Along with seven of her eight teammates, Bridgette O’Dwyer can be counted among the minority.
She started as a sophomore when the Lumberjacks finished runner-up, two years after St. Maries’ string of 10 straight state titles was snapped.
She’d like her name associated with the team that moved St. Maries back to the top of the State A-2 ranks.
O’Dwyer was being weaned off a bottle when St. Maries won its first state title in 1982. She was in kindergarten when the Lumberjacks won the second of what would be 10 consecutive crowns in ‘85.
She knows what it’s like to play in a state title match. But she wants to experience the euphoria so many others before her have in winning state.
Her dream almost ended two weeks ago in a match against Sandpoint. She awkwardly jumped to block and came down on a Sandpoint player’s foot and sprained her ankle.

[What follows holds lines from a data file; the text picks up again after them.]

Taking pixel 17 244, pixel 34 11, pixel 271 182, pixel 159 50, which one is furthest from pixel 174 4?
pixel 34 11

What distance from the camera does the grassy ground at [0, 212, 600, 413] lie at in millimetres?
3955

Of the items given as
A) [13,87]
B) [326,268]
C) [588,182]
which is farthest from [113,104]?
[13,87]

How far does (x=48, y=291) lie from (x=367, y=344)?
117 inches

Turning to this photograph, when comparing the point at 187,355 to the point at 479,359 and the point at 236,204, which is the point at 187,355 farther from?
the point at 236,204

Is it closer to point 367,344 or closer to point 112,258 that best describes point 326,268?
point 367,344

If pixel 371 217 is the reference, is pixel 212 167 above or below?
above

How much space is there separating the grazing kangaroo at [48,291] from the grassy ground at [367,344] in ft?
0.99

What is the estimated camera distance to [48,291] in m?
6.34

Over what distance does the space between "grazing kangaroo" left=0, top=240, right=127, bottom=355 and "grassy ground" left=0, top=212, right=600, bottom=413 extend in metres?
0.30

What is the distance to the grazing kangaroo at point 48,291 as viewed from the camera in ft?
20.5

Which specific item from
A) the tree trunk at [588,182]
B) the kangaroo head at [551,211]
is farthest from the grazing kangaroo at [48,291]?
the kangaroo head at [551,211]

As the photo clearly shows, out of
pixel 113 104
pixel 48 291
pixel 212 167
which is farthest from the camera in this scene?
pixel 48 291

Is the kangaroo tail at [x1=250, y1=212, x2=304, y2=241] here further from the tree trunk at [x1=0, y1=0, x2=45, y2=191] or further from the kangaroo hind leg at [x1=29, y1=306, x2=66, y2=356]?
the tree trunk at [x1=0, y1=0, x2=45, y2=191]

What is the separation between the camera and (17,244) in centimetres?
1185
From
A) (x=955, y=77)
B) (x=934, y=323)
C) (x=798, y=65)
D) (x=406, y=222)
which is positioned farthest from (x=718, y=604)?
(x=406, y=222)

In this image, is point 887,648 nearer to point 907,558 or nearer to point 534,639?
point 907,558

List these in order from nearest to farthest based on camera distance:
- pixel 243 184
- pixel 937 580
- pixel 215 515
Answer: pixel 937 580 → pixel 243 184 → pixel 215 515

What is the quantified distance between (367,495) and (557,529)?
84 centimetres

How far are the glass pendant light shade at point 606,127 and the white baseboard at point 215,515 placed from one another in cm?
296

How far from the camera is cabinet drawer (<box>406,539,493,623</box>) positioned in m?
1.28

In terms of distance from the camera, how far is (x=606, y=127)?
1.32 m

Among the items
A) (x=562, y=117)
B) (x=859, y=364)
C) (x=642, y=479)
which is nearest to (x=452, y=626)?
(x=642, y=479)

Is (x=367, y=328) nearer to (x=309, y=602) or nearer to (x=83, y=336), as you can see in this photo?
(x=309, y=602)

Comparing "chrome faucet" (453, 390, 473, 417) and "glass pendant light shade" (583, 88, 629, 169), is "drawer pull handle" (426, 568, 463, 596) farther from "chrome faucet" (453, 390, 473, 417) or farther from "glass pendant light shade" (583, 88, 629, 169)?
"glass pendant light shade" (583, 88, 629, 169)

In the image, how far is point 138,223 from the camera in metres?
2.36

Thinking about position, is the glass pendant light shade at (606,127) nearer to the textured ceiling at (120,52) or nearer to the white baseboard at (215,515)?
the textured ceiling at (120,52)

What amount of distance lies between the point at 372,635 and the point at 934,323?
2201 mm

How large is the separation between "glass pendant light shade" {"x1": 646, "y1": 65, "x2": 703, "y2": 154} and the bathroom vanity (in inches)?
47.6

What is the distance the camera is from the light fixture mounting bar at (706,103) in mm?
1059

She missed three matches, but aggressive therapy coupled with an attitude that refused to acknowledge the pain helped O’Dwyer return a week later. She returned for one practice and played the next night.
In the first match back last week, O’Dwyer had 10 kills and two blocks as St. Maries clinched its 17th consecutive Intermountain League title in a 15-7, 15-3 win over Priest River. Two nights later, O’Dwyer put up seven kills and six blocks as the Lumberjacks claimed the league title in a 15-1, 15-13 win over Bonners Ferry.

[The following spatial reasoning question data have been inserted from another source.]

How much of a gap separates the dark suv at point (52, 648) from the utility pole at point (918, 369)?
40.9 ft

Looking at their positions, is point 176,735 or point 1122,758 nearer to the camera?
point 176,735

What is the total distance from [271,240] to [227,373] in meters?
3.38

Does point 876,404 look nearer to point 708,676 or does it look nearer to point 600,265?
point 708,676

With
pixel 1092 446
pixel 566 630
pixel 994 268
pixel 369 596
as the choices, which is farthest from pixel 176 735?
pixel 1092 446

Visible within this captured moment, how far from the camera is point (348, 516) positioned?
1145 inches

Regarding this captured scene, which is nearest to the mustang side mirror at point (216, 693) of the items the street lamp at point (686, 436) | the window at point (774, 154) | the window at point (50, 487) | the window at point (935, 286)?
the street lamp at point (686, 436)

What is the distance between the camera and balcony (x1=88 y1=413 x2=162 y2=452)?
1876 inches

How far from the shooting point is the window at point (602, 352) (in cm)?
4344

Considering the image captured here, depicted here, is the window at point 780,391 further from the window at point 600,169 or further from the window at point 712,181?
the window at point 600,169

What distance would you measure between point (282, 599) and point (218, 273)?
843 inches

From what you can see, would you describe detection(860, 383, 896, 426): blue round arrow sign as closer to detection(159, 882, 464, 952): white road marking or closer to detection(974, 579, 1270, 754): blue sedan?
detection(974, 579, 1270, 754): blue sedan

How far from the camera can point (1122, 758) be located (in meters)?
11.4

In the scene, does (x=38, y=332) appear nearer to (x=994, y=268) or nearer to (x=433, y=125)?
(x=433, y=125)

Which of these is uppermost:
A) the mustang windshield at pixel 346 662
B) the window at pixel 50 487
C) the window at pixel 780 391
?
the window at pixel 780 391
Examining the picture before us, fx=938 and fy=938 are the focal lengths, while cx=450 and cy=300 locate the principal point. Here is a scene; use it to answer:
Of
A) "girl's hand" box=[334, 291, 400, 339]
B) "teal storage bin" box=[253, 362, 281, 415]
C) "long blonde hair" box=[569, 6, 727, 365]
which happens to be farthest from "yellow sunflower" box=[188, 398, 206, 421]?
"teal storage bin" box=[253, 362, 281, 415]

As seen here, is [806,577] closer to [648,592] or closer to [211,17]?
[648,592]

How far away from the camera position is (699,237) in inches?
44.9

She’s averaging seven kills, second behind outside hitter Kim Reid. Her hitting efficiency (tops on the team) and blocking (about four per match) are the contributions most critical for St. Maries.
At 5-foot-10, O’Dwyer’s the tallest player on a short team. “When she was out we didn’t have a block,” St. Maries coach Mitch Santos said.
Sitting on the bench recovering from the injury gave O’Dwyer a greater appreciation for her team, especially senior teammates Reid, Reid’s cousin, Amy, and setter Alicia Adams.
“They really played well while I was gone,” O’Dwyer said. “But there’s another level we can go to. I haven’t played as well as I can and we haven’t played as well as we can as a team.”
O’Dwyer, who received the second-most votes for all-league last year, is the likely pick for league MVP this season.
Santos credits O’Dwyer’s improvement to maturity in many areas.
“She’s increased the variety of her shots this year,” Santos said. “She wasn’t a natural volleyball player. Things haven’t come easy for her. She’s really had to work at it.”